READING PASSAGE:
╭──
Facebook could be about to release its own search engine, letting users find articles to share with their friends alongside their status updates.
At the moment, users must paste in the URL of a page if they want to share it. But some iOS users are seeing a version of the app where they are offered an “add a link” option, which they can click and then search for articles to share.
Clicking on the option gives users a search box, into which they can type their query. They then get results sorted by their likelihood to be shared, with recently-published articles and those posted by others being prioritised.
When users pick the article they want to share from the list, they can add things like a status update, location or emoji as normal.
Initially, the feature has only been rolled out to iOS users in the US. But the site told Techcrunch that it is “piloting a new way to add a link that’s been shared on Facebook to your posts and comments”.
Facebook also told Techcrunch that it had indexed over one trillion posts to power the search engine, looking through users’ feeds to find out which articles had been shared more than others. That socially-powered search is likely to be the Facebook search engine’s selling point over Google, which doesn’t have access to the same data about what articles are being shared and by who.
10 facts you didn’t know about Facebook
10 facts you didn’t know about Facebook
Around 350 million photos are uploaded to Facebook every day, with the site estimating in September last year that users had so far put up more than 250 billion images. That’s 4,000 photos uploaded every second and around 4 per cent of all photos ever taken, according to a study by Nokia.
Facebook’s logo is blue because Mark Zuckerberg is red-green colour blind. “Blue is the richest color for me. I can see all of blue," said Zuckerberg in an interview with the New Yorker. The colour is so popular that Facebook’s campus store even sells nail polish in the exact shade named ‘social butterfly blue’.
Zuckerberg's famously low-key wardrobe (either a grey t-shirt or a hoodie) is so that the CEO saves time deciding what to wear each day. However, Zuckerberg is known to dress up when the occasion demands it. For a 2011 event with Barack Obama he showed up in a suit, with the president introducing himself by saying: “I’m Barack Obama and I’m the guy who got Mark to wear a jacket and tie.”
In July 2006 Zuckerberg turned down a $1 billion offer for the site from Yahoo. He was 22 years old at the time and owned 25 per cent of the company. Zuckerberg reportedly turned it down by saying “I don't know what I could do with the money. I'd just start another social networking site. I kind of like the one I already have.” He definitely made the right choice: Facebook is now valued at $135 billion.
╰──
RECORD EXCERPTS:
╭──
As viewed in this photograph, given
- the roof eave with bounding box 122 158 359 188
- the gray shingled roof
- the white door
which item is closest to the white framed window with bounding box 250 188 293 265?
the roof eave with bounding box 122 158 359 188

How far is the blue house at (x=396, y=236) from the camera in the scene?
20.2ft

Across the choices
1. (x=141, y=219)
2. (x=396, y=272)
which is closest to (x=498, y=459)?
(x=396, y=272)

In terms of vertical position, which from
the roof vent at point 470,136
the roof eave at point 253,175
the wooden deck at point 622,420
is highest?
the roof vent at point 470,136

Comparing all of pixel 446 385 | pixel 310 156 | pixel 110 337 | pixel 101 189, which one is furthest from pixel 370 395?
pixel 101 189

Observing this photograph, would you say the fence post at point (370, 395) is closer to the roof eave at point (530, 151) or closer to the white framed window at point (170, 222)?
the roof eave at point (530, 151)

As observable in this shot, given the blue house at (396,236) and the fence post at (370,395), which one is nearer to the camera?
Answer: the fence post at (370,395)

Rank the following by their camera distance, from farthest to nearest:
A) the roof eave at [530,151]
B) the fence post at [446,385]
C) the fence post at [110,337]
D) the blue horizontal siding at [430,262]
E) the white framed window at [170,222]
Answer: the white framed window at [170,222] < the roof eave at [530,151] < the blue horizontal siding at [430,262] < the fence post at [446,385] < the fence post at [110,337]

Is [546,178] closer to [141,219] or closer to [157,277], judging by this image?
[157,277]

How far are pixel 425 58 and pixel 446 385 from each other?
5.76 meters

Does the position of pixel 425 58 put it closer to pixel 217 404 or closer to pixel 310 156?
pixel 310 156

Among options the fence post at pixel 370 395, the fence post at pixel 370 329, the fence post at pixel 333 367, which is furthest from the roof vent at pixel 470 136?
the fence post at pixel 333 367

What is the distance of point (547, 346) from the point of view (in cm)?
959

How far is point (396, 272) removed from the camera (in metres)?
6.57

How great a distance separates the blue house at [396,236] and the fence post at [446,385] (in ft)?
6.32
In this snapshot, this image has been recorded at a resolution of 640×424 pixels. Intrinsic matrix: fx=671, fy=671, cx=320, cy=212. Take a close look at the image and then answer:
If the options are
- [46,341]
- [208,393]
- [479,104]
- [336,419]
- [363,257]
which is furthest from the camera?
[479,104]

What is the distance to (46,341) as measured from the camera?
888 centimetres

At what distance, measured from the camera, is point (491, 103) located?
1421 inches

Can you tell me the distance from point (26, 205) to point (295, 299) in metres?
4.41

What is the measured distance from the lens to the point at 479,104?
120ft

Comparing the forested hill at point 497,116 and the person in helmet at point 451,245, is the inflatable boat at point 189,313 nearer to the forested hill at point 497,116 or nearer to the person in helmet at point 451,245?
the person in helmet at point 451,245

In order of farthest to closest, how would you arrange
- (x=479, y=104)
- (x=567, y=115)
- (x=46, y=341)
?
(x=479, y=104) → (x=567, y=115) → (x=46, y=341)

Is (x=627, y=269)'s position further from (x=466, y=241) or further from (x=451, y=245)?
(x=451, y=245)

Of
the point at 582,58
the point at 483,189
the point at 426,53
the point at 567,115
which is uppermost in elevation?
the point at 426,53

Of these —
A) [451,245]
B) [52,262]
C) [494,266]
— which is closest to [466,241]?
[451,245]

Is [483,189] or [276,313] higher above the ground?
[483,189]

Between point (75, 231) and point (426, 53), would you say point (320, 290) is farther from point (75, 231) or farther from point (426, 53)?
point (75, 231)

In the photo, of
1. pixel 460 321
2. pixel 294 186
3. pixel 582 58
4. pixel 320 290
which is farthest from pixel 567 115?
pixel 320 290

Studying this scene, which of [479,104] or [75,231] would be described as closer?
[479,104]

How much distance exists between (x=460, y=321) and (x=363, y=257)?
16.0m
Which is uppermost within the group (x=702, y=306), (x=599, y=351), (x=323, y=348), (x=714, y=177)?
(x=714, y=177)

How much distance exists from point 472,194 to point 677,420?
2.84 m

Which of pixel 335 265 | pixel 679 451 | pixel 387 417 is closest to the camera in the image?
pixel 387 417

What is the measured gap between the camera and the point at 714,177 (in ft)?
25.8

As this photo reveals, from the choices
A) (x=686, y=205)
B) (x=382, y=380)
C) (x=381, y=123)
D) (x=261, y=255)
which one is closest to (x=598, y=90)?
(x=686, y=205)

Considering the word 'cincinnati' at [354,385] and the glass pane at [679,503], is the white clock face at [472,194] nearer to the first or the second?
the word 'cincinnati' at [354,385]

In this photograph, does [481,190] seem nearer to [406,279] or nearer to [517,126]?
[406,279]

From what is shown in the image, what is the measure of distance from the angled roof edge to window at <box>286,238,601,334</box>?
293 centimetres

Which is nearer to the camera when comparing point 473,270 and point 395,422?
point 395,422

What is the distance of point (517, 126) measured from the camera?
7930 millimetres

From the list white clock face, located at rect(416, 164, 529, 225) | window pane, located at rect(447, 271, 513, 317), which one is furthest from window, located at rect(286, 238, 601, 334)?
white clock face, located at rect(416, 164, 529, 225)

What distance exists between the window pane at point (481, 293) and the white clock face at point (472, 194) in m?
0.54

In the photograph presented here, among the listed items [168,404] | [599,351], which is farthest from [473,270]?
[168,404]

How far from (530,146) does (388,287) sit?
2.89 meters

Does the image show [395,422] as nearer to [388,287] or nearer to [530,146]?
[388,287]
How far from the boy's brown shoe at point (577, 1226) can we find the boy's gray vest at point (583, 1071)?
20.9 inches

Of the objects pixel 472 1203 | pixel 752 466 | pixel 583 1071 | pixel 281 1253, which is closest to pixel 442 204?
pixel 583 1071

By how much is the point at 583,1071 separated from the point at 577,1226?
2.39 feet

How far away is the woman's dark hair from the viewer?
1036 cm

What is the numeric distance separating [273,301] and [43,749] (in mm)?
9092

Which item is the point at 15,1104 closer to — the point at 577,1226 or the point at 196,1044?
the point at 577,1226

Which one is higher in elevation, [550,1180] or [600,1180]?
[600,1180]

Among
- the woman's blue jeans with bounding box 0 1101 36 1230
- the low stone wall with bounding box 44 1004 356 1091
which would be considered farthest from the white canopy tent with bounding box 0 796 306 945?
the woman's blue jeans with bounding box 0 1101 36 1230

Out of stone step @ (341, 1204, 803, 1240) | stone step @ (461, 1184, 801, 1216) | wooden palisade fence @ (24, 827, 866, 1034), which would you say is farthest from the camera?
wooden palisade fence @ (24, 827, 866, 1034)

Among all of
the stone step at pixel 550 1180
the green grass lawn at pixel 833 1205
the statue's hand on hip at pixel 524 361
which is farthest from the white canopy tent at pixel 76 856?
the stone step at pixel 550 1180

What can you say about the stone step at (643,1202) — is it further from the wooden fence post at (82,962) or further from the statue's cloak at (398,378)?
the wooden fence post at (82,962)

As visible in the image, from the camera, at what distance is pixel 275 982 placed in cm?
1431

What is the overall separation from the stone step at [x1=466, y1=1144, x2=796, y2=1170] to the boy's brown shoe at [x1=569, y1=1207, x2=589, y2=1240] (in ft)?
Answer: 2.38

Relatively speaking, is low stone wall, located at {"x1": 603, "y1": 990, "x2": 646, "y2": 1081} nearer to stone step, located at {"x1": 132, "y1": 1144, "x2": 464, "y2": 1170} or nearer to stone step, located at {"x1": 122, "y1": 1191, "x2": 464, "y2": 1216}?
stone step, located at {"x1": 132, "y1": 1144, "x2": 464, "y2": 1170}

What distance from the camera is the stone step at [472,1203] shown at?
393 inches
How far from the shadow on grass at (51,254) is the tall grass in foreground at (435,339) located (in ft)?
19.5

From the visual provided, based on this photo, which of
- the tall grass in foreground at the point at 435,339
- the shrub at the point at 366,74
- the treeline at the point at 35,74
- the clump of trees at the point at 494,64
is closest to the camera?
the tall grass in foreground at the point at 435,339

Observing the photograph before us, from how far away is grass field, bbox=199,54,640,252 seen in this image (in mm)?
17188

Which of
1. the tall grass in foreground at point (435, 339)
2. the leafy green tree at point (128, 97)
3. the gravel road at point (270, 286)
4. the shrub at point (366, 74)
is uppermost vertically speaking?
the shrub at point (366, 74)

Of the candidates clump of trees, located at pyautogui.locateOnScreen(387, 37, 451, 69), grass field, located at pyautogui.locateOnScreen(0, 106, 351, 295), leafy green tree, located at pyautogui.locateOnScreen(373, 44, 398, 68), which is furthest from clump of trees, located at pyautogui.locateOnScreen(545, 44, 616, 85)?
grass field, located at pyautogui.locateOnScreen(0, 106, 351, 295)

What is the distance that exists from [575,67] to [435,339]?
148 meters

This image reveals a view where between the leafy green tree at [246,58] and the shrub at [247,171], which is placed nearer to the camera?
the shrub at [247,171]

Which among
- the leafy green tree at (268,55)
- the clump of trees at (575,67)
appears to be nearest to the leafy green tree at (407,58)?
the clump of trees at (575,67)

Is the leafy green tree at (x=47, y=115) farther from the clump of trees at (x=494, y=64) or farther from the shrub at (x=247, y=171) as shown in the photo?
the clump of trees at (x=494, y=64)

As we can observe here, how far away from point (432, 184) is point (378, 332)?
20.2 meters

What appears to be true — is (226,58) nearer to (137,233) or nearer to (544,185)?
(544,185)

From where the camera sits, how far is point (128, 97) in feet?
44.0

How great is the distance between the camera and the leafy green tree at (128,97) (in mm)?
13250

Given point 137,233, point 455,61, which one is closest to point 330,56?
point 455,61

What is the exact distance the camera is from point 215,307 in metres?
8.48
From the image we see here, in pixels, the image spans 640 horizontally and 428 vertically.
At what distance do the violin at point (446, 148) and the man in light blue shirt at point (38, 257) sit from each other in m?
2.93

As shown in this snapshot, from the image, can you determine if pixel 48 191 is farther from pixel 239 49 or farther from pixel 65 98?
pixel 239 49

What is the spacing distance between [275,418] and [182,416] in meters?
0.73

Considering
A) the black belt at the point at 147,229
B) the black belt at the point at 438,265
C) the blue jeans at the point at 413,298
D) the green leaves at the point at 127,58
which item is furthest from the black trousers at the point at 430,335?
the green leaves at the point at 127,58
╰──
REQUIRED ACTIONS:
A – Translate this sentence from the Facebook article into Spanish: "When users pick the article they want to share from the list, they can add things like a status update, location or emoji as normal."
B – Extend the Facebook article past its final sentence.

ANSWERS TO THE EXERCISE:
A – Cuando los usuarios eligen de la lista el artículo que quieren compartir, pueden añadir cosas como una actualización de estado, una ubicación o un emoji, como de costumbre.

B –
A YouGov poll claimed that three-quarter of UK Facebook users' photos showed someone drinking or inebriated. However, the poll did ask users to estimate the number of boozy snaps themselves, and like all things on Facebook, there might have been an element of exaggeration involved.
Facebook operates a bounty hunter program – for bugs. Like many other big technology companies Facebook offers cash rewards to security researchers who point out flaws in the site’s code. The minimum payout is $500 and the largest prize to date has been $33,500.
More than a third of divorce filings in 2011 referenced Facebook, said a survey from UK-based legal firm Divorce Online. The exact figures may be an estimate, but with just under 8 trillion Facebook messages sent in 2013 it’s certain that a substantial body of evidence is to be found on the social network.
Zuckerberg isn’t much of a Twitter fan. Despite having nearly three hundred thousand followers on the service he’s only tweeted 19 times - once in 2012 and the rest in 2009. Although Facebook dwarfs twitter in terms of active users (1 billion compared with 200 million by some accounts) the micro-blogging site handles breaking news better. Facebook has introduced trending topics and hashtags to counter this.
Following the financial crisis of 2008 and 2009 Iceland decided to rewrite their constitution using Facebook to solicit suggestions from citizens. Unfortunately, despite this forward thinking approach, the document was killed by politicians in mid-2013 for various (mostly technical) reasons.
You can browse Facebook upside down. Facebook currently supports more than 70 different languages – including English (Pirate) and English (Upside Down). Check the bottom of the column on the right of your newsfeed and click your current language to change!
Increasing the amount of traffic that newspapers and other publishers get from Facebook means that news feeds are filled but also that those publishers are encouraged to keep up active followings on the site and occasionally buy ads. The site has become a huge source of referrals in recent years and making it easier to share articles is likely to increase that yet more.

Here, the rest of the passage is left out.